Tertiary learning institution in Esa-Oke, Osun State, Nigeria

Osun State College of Technology (OSCOTECH) is a tertiary learning institution in Esa-Oke, Osun State, Nigeria.

The college was formerly a satellite campus of the Ibadan Polytechnic.
It became autonomous on 12 October 1992 when the Governor of Osun State, Isiaka Adetunji Adeleke, signed the law establishing the institution.
The Osun State College of Technology was acclaimed by the National Board for Technical Education (NBTE) as one of the fastest growing Polytechnic in Nigeria in 2000, and again in 2006.
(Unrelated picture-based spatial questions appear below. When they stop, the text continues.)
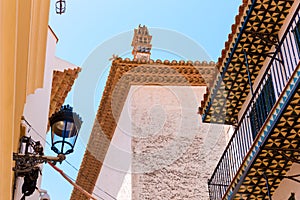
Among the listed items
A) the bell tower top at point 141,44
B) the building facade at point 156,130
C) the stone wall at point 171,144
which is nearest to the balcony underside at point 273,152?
the stone wall at point 171,144

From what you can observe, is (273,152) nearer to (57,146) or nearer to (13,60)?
(57,146)

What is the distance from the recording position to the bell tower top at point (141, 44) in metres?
13.7

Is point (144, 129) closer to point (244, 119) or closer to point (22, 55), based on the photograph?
point (244, 119)

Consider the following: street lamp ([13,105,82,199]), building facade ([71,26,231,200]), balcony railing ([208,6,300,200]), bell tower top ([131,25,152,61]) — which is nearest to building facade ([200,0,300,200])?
balcony railing ([208,6,300,200])

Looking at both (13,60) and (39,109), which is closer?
(13,60)

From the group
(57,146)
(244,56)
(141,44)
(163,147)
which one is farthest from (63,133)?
(141,44)

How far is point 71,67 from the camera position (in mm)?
10484

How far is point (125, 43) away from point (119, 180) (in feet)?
14.7

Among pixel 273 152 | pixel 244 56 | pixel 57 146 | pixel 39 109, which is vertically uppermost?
pixel 244 56

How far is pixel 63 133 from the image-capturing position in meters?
4.31

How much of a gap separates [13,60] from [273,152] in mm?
5035

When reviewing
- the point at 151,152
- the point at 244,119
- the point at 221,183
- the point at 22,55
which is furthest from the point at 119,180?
the point at 22,55

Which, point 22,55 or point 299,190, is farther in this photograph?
point 299,190

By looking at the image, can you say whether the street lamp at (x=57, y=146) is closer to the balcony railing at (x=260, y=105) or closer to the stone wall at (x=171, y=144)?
the balcony railing at (x=260, y=105)
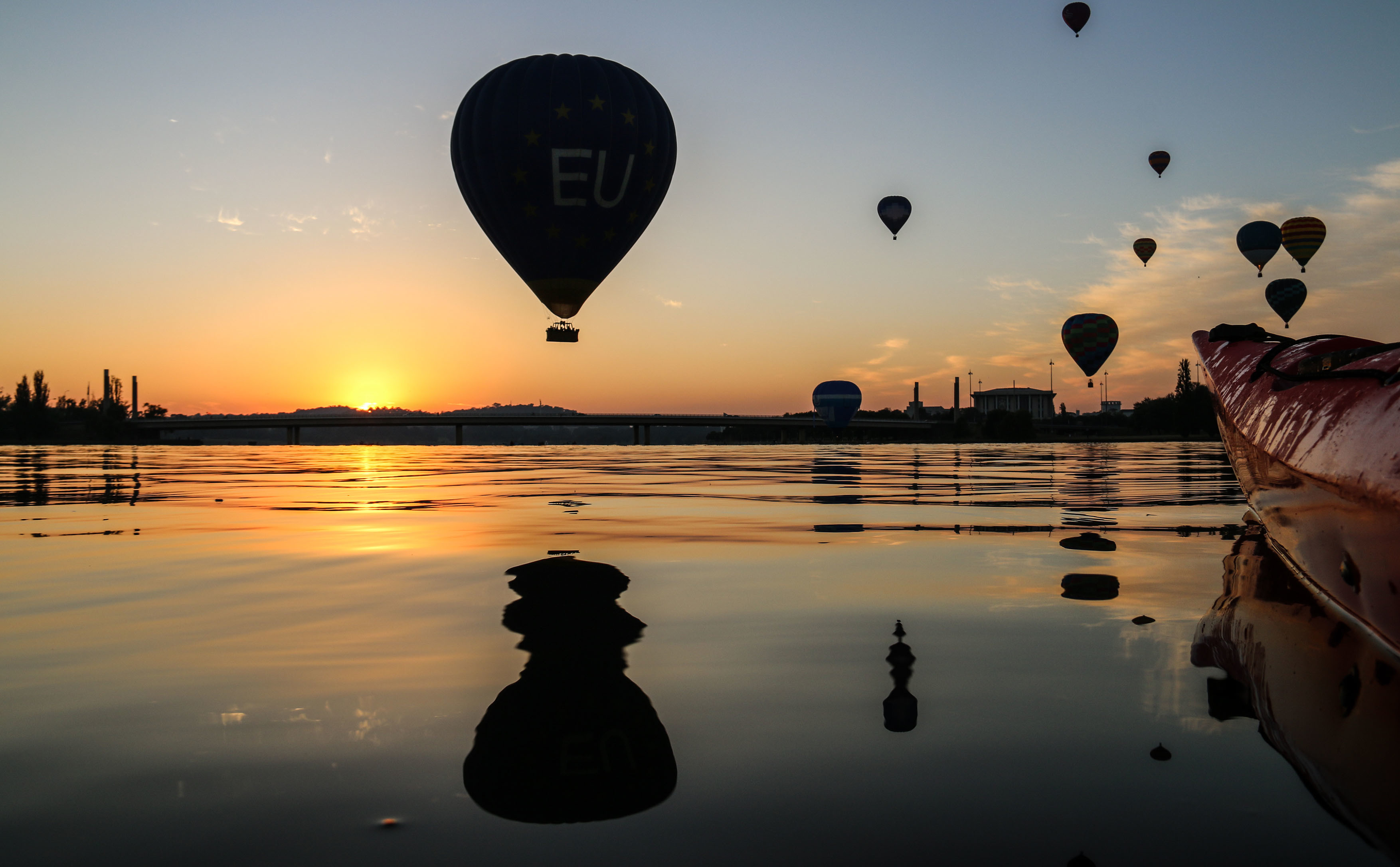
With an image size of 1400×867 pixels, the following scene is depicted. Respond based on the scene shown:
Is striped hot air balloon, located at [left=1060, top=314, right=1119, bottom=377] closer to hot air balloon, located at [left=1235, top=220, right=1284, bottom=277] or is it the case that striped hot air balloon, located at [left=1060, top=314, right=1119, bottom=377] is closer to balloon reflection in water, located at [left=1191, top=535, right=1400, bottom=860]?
hot air balloon, located at [left=1235, top=220, right=1284, bottom=277]

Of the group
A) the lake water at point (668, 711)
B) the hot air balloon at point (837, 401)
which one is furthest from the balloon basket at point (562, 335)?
the hot air balloon at point (837, 401)

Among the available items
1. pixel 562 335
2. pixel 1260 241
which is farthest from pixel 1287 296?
pixel 562 335

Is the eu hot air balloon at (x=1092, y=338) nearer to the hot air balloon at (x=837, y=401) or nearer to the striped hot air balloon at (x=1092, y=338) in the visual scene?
the striped hot air balloon at (x=1092, y=338)

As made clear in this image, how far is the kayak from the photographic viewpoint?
4.07 meters

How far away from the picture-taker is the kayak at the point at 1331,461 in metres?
4.07

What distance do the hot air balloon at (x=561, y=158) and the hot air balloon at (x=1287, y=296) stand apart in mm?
43928

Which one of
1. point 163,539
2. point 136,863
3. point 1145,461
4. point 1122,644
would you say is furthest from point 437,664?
point 1145,461

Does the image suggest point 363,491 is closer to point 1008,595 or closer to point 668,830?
point 1008,595

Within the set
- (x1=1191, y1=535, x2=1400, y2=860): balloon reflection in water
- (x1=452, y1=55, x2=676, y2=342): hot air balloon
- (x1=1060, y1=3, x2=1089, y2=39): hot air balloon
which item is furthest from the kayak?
(x1=1060, y1=3, x2=1089, y2=39): hot air balloon

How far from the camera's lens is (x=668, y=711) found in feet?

== List of Courses offered ==

- Accounting
- Business administration
- Architecture
- Library and information science
- banking and finance
- Building technology
- Mass communication
- Computer science and computer engineering
- Multimedia technology
- Science laboratory technology
- Photography
- Marketing
- Office technology
- Taxation
- Art and design
- Statistics
- Quantity survey
- Electrical engineering
- Electronic engineering.

== Request for upgrade to university Technology ==
on 9 June the community and the King requested to the governor of the state then Gov Gboyega Oyetola to help in upgrading the school to Science and Technology university.

== Governing council ==
Osun state governor Ademola adeleke in 2023 sworn in the 9th governing council of the school. The chairman of the council is prince Diran Odeyemi.

== Matriculation ==
On 16 March the school matriculate 3977 newly admitted students into the different faculty in the school.